Le pire, c’est que c’est vrai. La répression sanglante orchestrée par le régime chinois dans la nuit du 3 au 4 juin 1989 a été complètement occultée en Chine, où la liberté d’expression est strictement encadrée.

On a imposé l’oubli. Et ça semble hélas avoir plutôt bien fonctionné. D’où l’importance, ici et partout ailleurs à l’extérieur des frontières chinoises, de commémorer l’évènement. Il s’agit d’un devoir de mémoire crucial.

Se souvenir de cet évènement est non seulement nécessaire, c’est aussi fort utile. Parce que, pour paraphraser Churchill, regarder dans le passé nous permet de mieux voir l’avenir.
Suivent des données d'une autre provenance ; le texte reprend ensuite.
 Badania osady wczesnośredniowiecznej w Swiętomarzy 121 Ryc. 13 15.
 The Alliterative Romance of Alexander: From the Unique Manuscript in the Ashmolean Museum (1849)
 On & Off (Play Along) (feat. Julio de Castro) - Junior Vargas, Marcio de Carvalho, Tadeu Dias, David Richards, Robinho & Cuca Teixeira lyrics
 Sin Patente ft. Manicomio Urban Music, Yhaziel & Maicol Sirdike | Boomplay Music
Et tant le massacre que la réaction de la communauté internationale par la suite aident à mieux comprendre l’attitude de la Chine au cours des dernières décennies et, jusqu’à un certain point, à prédire où elle va.

Hier, à l’Université Concordia, dans le cadre de la conférence Montréal #DroitsHumains, on avait invité l’un des manifestants qui étaient sur la place Tiananmen en 1989, Yang Jianli. Il n’a (inexplicablement) pas pu obtenir de visa pour entrer au Canada, mais le directeur de l’Institut montréalais d’études sur les génocides et les droits de la personne, Kyle Matthews, a lu l’intervention qui devait être livrée de vive voix par le dissident.
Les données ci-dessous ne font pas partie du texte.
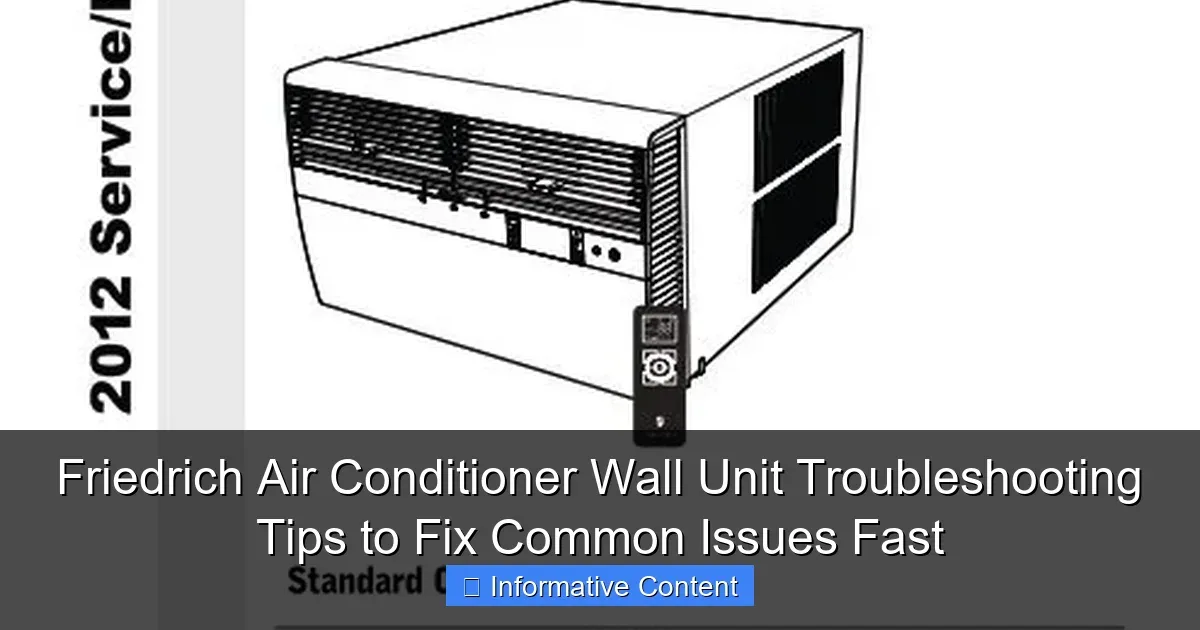 Friedrich Air Conditioner Wall Unit Troubleshooting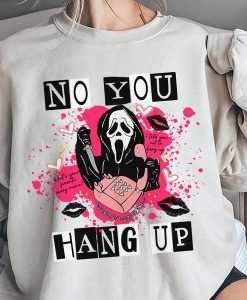 Ghostface Shirt No You Hang Up Scream Sweatshirt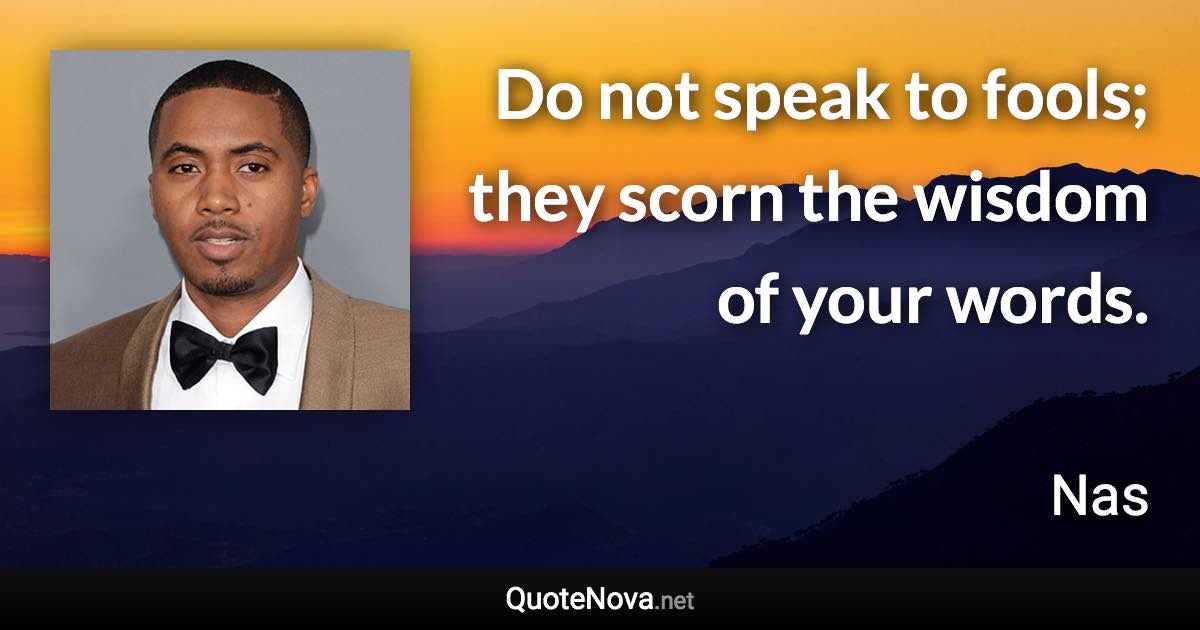 Do not speak to fools; they scorn the wisdom of your words. - Nas quote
Selon Yang Jianli, depuis 1949, « les leaders du Parti communiste chinois sont obsédés par l’idée de se maintenir au pouvoir ainsi que par la stabilité intérieure et ils sont paranoïaques quant à la création de factions, les mouvements séparatistes et toute dissidence ».
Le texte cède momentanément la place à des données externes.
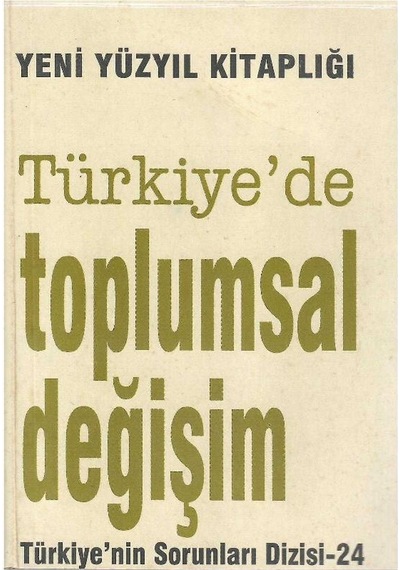 Türkiye'de Toplumsal Değişim Türkiye'nin Sorunları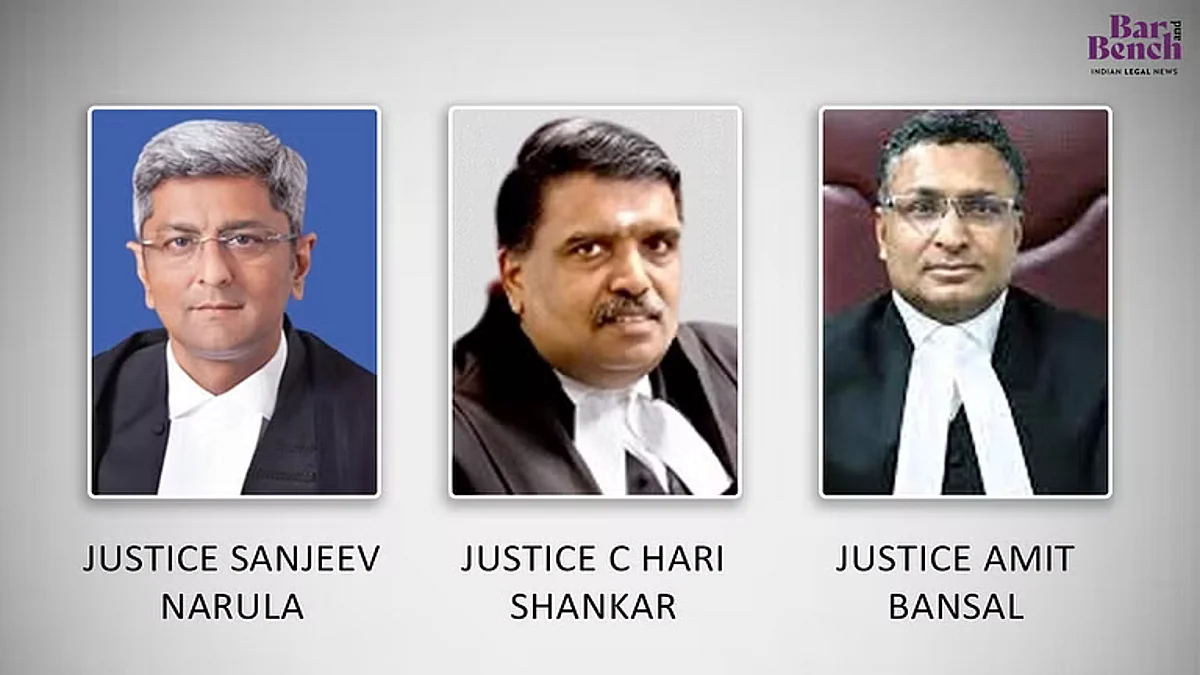 Justices C Hari Shankar, Sanjeev Narula and Amit Bansal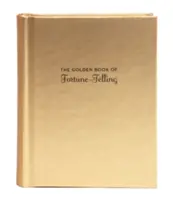 Das Goldene Buch der Wahrsagerei: (Buch der Wahrsagerei, Buch der Wahrsager, Buch des Glücks) - The Golden Book of Fortune-Telling: (Fortune Telling Book, Fortune Teller Book, Book of Luck)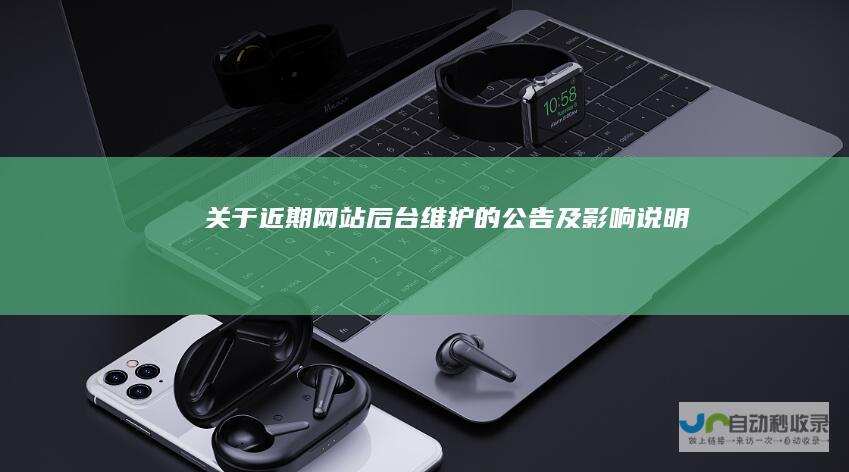 关于近期网站后台维护的公告及影响说明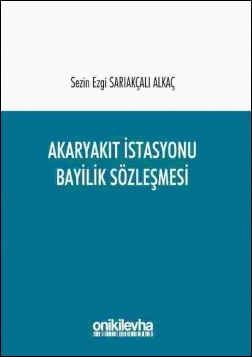 Kitap Kapağı  Akaryakıt İstasyonu Bayilik Sözleşmesi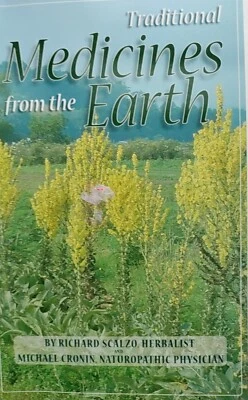 Traditional Medicines from the Earth, Mass By Scalzo Paperback - Image 1 of 3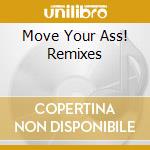 Move Your Ass! Remixes cd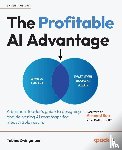 Zwingmann, Tobias - The Profitable AI Advantage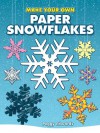 Make Your Own Paper Snowflakes - Peggy Edwards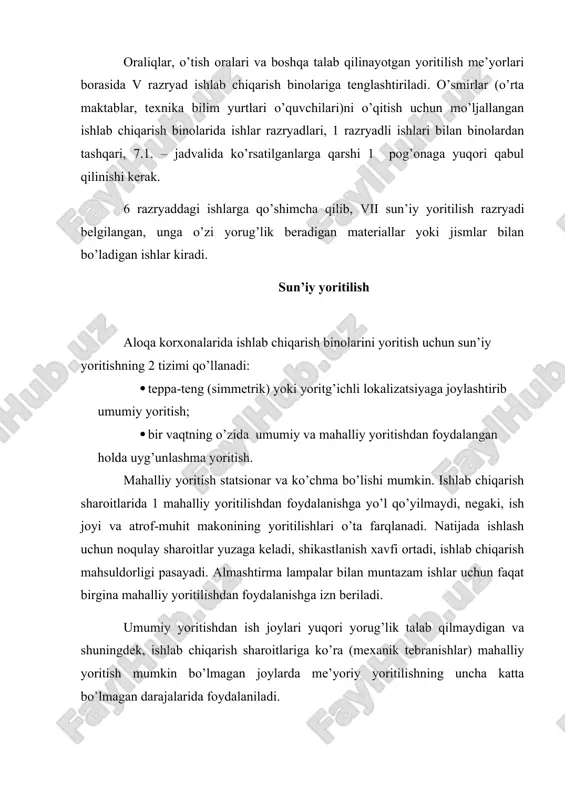 , ularni ajrata bilish qiyin bo’lsada iv, ig, iib, iiv, iig, iii va iv razryadli ishlarda; · agar farqlash оb’еktlari harakatlanayotgan balandliklarda jоylashib, ularni farqlash qiyin bo’lsa, iv, ig, iib, iiv, iii va iv razryadli ishlarda; · insоnlar dоimо mavjud bo’lgan binоlarda tabiiy yoritilish bo’lmaganida; · iv, v, va vi razryadli ishlar uchun jarоhatlanishning yuqоri хavfi bo’lganda (nоtsirkulyar arralardagi ishlar); · o’smirlarning ishlashi yoki ishlab chiqarish uchun maхsus mo’ljallangan binоlarda (agar ular uchun mе’yoriy yoritish lyuminеstsеnt yoritilishda 300 lk dan kam yoki cho’g’lanma lampalarda 150 lk bo’lsa); yjritilish mе’yorlari quyidagi hоlatlarda 1 pоg’оnaga pasayadi: · ishlab chiqarish binоlarida, agar insоnlar qisqa muddat bo’lsa; · dоimiy хizmat ko’rsatish talab qilmaydigan uskunalar bilan jiхоzlangan binоlarda. cho’g’lanish lampalar yordamida mahalliy yoritilayotganda, umumiy – lyuminеstsеnt lampalari bilan esa umumiy yoritilayotganda yoritish 100 lk dan kam bo’lmasligi kеrak. lyuminеstsеnt lampalar va chug’lanma lampalarni birgalikda qo’yidagicha qo’llash mumkin: · lyuminеstsеnt lampalar uchun mе’yorlar bo’yicha 1 umumiy …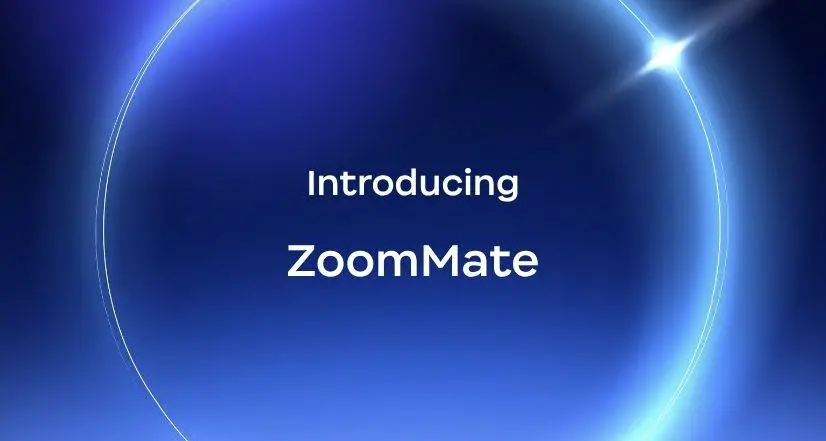 Zoom launches ZoomMate: the first AI teammate built to turn conversations into completed work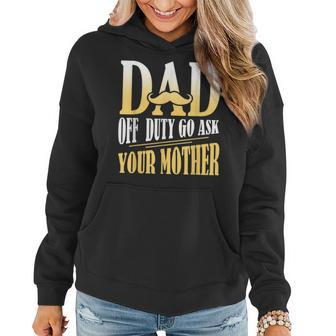 Dad Off Duty Go Ask Your Mother Fathers Day Women Hoodie - Thegiftio UK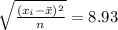 \sqrt{\frac{(x_i-\bar{x})^2}{n}}=8.93
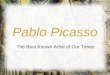 Pablo Picasso The Best Known Artist of Our Times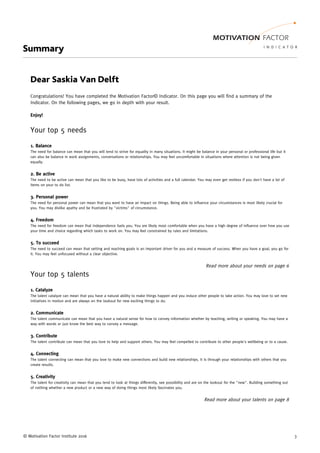© Motivation Factor Institute 2016 3
Summary
Dear Saskia Van Delft
Congratulations! You have completed the Motivation Factor© Indicator. On this page you will find a summary of the
Indicator. On the following pages, we go in depth with your result.
Enjoy!
Your top 5 needs
1. Balance
The need for balance can mean that you will tend to strive for equality in many situations. It might be balance in your personal or professional life but it
can also be balance in work assignments, conversations or relationships. You may feel uncomfortable in situations where attention is not being given
equally.
2. Be active
The need to be active can mean that you like to be busy, have lots of activities and a full calendar. You may even get restless if you don't have a lot of
items on your to do list.
3. Personal power
The need for personal power can mean that you want to have an impact on things. Being able to influence your circumstances is most likely crucial for
you. You may dislike apathy and be frustrated by "victims" of circumstance.
4. Freedom
The need for freedom can mean that independence fuels you. You are likely most comfortable when you have a high degree of influence over how you use
your time and choice regarding which tasks to work on. You may feel constrained by rules and limitations.
5. To succeed
The need to succeed can mean that setting and reaching goals is an important driver for you and a measure of success. When you have a goal, you go for
it. You may feel unfocused without a clear objective.
Read more about your needs on page 6
Your top 5 talents
1. Catalyze
The talent catalyze can mean that you have a natural ability to make things happen and you induce other people to take action. You may love to set new
initiatives in motion and are always on the lookout for new exciting things to do.
2. Communicate
The talent communicate can mean that you have a natural sense for how to convey information whether by teaching, writing or speaking. You may have a
way with words or just know the best way to convey a message.
3. Contribute
The talent contribute can mean that you love to help and support others. You may feel compelled to contribute to other people's wellbeing or to a cause.
4. Connecting
The talent connecting can mean that you love to make new connections and build new relationships. It is through your relationships with others that you
create results.
5. Creativity
The talent for creativity can mean that you tend to look at things differently, see possibility and are on the lookout for the "new". Building something out
of nothing whether a new product or a new way of doing things most likely fascinates you.
Read more about your talents on page 8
C’est pourquoi le sang a coulé en 1989. Certains politiciens chinois ont voulu mettre de l’eau dans leur vin et entamer des pourparlers avec les étudiants — cette position était celle du secrétaire général du parti, Zhao Ziyang —, mais ce sont en fin de compte les tenants de la ligne dure qui ont gagné.

En raison de l’opacité du régime, il est impossible de savoir combien de personnes sont mortes dans la nuit du 3 au 4 juin 1989. Des centaines, voire des milliers. On sait cependant que tous les espoirs de changement des jeunes Chinois ont été, eux, anéantis.

Les démocraties se sont indignées, oui, évidemment, mais pas si vigoureusement en fin de compte. Ce qui a eu pour effet de doucher les espoirs des manifestants et de consolider le régime en place.

Trois décennies plus tard, ce régime n’a pas dévié de sa trajectoire. 

L’actuel président, Xi Jinping, dirige le pays d’une main de fer (la répression à laquelle font face les Ouïgours, qui a aussi été dénoncée hier à Montréal, en est un exemple extrême) et se donne les outils pour accentuer encore un peu plus l’emprise de l’État sur la population.

On est en train de mettre à profit les nouvelles technologies afin d’améliorer le dispositif de surveillance de masse, notamment à l’aide d’un système de points pour évaluer les citoyens et d’instruments de reconnaissance faciale, qui semblent tout droit sortis de l’imagination de George Orwell.

Ce modèle suscite l’inquiétude, à juste titre. Pourtant, il a la cote ces jours-ci. Les citoyens des démocraties occidentales ont le moral dans les talons et critiquent leurs dirigeants et leurs institutions (on peut heureusement se le permettre lorsqu’on vit sous un régime démocratique !).

PHOTO CHIANG YING-YING, ASSOCIATED PRESS

Des touristes chinois marchent devant des ballons reproduisant la célèbre scène, samedi dernier
à Taipei, Taiwan.

Cela renforce encore un peu plus la légitimité du modèle chinois aux yeux de ses promoteurs, alors que la croissance demeure au rendez-vous et que le pays dispute aux États-Unis le titre de première puissance économique mondiale.

De quoi donner raison au Global Times qui, citant l’amélioration rapide du niveau de vie en Chine et évoquant « l’incident de Tiananmen », a aussi soutenu hier que « l’immunité de la Chine contre tout trouble politique à l’avenir » a grandement augmenté.